▸ Выбранный фрагмент:
# царица бала



## Tower of Babel

Can the term "царица бала" be applied only to young, unmarried women, or could an older, married woman also be called a "царица бала" if she makes a good impression at a party or social event?

Если парень девушке говорит, что она в его глазах — царица бала, это было бы классный комплимент или устарелая и неуклюжая глупость?

P.S. - Всем прекрасным девушкам и дамам форума, поздравляю Вас с праздником Восьмого марта!


----------



## Kolan

Tower of Babel said:


> Can the term "царица бала" be applied only to young, unmarried women, or could an older, married woman also be called a "царица бала" if she makes a good impression at a party or social event?
> 
> Если парень девушке говорит, что она в его глазах — царица бала, это было бы классный комплимент или устарелая и неуклюжая глупость?


Да, по-моему, любая может быть в глазах своего почитателя царицей во все времена!


----------



## kt07

По-моему, вряд ли. Если бы я так говорил, то только в шутку.


----------



## tram-pam-pam

First, even though *царица** бала* is well understood, it is rarely used in this form. Царица in the expression  sounds a bit 'too much' and old-fashioned. 
In Russian we normally use *королева **бала**. *

Second,



> could an older, married woman also be called a "царица бала" if she makes a good impression at a party or social event?


 Yes. 
As far as I know, after the Pushkin's death,  Natalya (Goncharova-Pushkina) were abroad twice (Paris, Vienna) and, as I read, she still shone at balls. Making an impression of a ball’s queen. Being at that time a mother of four.

But the expression can have a bit other meaning – when the ball’s queen is just a ‘formal’ pair of the ball’s ‘master’ (i.e., a woman who _is_ his mistress OR plays her role at the ball).

▸ Задание:
Продолжите форумное обсуждение выражения «царица бала», начав сразу после его последней фразы.

▸ Исходные данные:
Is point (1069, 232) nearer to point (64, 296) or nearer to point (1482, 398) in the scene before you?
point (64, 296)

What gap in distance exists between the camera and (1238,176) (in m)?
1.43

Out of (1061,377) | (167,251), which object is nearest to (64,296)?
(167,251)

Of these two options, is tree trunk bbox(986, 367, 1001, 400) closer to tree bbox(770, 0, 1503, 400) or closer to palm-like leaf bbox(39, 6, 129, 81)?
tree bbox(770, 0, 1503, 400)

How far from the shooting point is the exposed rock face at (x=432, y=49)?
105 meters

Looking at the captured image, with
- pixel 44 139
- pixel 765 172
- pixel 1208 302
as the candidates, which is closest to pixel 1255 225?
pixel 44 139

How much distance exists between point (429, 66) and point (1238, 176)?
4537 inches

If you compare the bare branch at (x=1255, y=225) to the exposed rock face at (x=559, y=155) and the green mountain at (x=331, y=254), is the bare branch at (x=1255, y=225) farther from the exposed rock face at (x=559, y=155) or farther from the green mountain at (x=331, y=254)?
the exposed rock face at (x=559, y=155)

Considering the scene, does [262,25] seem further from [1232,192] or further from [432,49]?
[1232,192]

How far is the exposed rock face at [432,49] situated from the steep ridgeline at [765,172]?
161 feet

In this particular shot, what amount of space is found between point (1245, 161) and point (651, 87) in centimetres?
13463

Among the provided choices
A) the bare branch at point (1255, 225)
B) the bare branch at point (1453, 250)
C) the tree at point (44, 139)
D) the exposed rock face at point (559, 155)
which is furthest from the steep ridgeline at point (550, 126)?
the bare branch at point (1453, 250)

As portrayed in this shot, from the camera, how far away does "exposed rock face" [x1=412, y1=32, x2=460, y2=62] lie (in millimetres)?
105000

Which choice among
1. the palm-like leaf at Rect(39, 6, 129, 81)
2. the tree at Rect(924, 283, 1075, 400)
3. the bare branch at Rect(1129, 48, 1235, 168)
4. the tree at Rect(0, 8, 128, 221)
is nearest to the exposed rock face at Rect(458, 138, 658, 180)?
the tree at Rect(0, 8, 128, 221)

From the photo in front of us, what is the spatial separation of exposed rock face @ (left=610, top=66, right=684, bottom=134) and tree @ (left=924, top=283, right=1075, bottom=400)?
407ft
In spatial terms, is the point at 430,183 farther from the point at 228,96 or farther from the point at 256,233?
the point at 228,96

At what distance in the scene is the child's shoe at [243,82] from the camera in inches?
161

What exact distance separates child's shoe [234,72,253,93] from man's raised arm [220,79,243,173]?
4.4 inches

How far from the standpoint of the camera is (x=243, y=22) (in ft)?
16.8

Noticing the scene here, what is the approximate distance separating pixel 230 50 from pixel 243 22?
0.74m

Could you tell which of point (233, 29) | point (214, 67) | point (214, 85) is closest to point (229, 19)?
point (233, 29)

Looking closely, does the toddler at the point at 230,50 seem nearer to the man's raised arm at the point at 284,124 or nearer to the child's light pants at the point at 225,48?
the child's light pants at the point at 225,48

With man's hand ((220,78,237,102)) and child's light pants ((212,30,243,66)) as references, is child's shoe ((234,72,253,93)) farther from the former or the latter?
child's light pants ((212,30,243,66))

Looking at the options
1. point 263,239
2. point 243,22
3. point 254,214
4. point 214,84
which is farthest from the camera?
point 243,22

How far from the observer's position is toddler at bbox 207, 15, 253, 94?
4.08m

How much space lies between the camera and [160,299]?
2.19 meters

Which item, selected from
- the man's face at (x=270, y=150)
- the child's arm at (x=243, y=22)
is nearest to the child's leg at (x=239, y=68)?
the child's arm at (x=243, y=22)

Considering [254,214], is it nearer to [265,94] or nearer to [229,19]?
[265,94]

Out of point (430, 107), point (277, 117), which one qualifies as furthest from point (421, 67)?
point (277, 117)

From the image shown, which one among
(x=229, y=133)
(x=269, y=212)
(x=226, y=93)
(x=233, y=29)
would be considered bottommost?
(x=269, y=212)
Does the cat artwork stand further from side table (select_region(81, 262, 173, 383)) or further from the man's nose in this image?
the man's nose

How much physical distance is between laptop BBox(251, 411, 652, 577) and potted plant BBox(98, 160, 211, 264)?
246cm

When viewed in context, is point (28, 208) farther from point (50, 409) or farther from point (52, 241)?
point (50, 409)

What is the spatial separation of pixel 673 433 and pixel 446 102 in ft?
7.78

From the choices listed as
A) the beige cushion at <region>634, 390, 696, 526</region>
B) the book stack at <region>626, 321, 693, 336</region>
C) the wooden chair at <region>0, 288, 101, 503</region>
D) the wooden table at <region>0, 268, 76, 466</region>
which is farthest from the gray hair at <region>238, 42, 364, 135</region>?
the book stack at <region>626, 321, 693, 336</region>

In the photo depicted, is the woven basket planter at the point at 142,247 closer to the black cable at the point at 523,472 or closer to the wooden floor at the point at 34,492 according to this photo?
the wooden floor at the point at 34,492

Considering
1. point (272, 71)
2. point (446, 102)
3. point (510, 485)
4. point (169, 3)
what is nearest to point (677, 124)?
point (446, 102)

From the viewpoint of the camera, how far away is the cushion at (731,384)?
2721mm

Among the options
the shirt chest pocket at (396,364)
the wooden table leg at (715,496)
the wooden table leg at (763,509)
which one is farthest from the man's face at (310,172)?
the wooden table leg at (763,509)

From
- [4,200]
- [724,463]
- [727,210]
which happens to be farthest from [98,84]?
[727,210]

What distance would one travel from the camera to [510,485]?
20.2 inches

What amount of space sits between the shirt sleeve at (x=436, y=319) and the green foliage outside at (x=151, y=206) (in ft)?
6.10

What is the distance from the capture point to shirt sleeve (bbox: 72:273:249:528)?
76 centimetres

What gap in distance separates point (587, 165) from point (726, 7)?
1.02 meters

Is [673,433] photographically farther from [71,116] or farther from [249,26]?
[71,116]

▸ Ответ:
Remember, for example, "Мастер и Маргарита":

 «Ежегодно мессир дает один бал. Он называется весенним балом полнолуния, или балом ста королей. Народу! -- тут Коровьев ухватился за щеку, как будто у него заболел зуб, -- впрочем, я надеюсь, вы сами в этом убедитесь. Так вот-с: мессир холост, как вы, конечно, сами понимаете.Но нужна хозяйка, -- Коровьев развел руками, -- согласитесь сами, без хозяйки... 
-- Установилась традиция, -- говорил далее Коровьев, -- хозяйка бала должна непременно носить имя Маргариты,  во-первых, а во-вторых, она должна быть местной уроженкой. А мы, как изволите видеть, путешествуем и в данное время находимся в Москве. Сто двадцать одну Маргариту обнаружили мы в Москве, и, верите ли, -- тут Коровьев с отчаянием хлопнул себя по ляжке, -- ни одна не подходит. И, наконец, счастливая судьба... (с) http://lib.ru/BULGAKOW/master.txt

Заметьте, здесь *королева бала* = хозяйка бала.

 Third,


> Если парень девушке говорит, что она в его глазах — царица бала, это было бы классный комплимент или устарелая и неуклюжая глупость?


Of course, it depends on their background and their mood, but I think when people of any age are at the true )) ball, with all its romantic ambience, the expression_ is_ in its place. It’s a pleasant compliment in this case.
But when a hot disco party with lots of strong drinks is referred as a 'ball', hmm… it depends. 

ps
Thanks.


----------



## Ptak

tram-pam-pam said:


> First, even though *царица** бала* is well understood, it is rarely used in this form. Царица in the expression sounds a bit 'too much' and old-fashioned.
> In Russian we normally use *королева **бала**. *


I don't agree. "*Царица*" is normally used in case like this, when someone is "the first", "number one" in/on something.



> Если парень девушке говорит, что она в его глазах — царица бала, это было бы классный комплимент или устарелая и неуклюжая глупость?


Без контекста это действительно может прозвучать глупо (если они не на балу / приёме / празднике). Если бы мне такое сказали, я бы в лучшем случае сочла это устаревшим комплиментом. "Царица сердца" звучало бы лучше и было бы понятно без всякого контекста, но это тоже звучит несколько старомодно.


----------



## tram-pam-pam

Я настаиваю. *Королева *бала is much more common use than *царица *бала.
Just as a matter of fact.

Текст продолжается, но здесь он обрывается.